▸ **Exercise description**
Find the line with "The evaluation was" in the entries below, then reproduce it and every line after it down to and including the line with "The researchers measured", exactly.

Segment Start: Recorded data

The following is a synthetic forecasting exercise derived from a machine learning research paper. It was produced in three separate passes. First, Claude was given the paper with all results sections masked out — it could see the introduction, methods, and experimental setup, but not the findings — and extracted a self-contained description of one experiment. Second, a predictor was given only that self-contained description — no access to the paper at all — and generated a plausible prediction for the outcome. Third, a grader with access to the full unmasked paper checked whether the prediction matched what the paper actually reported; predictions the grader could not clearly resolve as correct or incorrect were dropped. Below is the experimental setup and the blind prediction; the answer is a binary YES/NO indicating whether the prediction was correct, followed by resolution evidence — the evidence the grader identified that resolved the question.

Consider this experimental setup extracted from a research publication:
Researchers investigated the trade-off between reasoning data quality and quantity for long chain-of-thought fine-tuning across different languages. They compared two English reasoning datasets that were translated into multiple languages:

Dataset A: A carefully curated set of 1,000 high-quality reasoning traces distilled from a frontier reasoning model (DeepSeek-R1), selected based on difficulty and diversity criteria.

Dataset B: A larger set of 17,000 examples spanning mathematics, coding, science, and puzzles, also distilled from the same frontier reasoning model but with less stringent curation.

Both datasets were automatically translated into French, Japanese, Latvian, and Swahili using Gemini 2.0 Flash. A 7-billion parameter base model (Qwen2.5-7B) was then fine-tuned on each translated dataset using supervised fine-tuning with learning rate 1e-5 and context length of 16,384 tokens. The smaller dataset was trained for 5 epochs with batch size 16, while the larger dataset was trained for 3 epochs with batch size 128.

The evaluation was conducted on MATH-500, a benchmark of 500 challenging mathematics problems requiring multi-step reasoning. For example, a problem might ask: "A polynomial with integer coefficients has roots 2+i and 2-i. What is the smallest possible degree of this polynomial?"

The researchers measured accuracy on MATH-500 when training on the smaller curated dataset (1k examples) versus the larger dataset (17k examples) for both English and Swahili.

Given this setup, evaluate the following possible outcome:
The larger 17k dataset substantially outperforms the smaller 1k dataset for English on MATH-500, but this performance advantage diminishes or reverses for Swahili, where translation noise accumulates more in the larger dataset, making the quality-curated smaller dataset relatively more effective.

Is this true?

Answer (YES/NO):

Segment End: Recorded data

▸ **Result of the task**
The evaluation was conducted on MATH-500, a benchmark of 500 challenging mathematics problems requiring multi-step reasoning. For example, a problem might ask: "A polynomial with integer coefficients has roots 2+i and 2-i. What is the smallest possible degree of this polynomial?"

The researchers measured accuracy on MATH-500 when training on the smaller curated dataset (1k examples) versus the larger dataset (17k examples) for both English and Swahili.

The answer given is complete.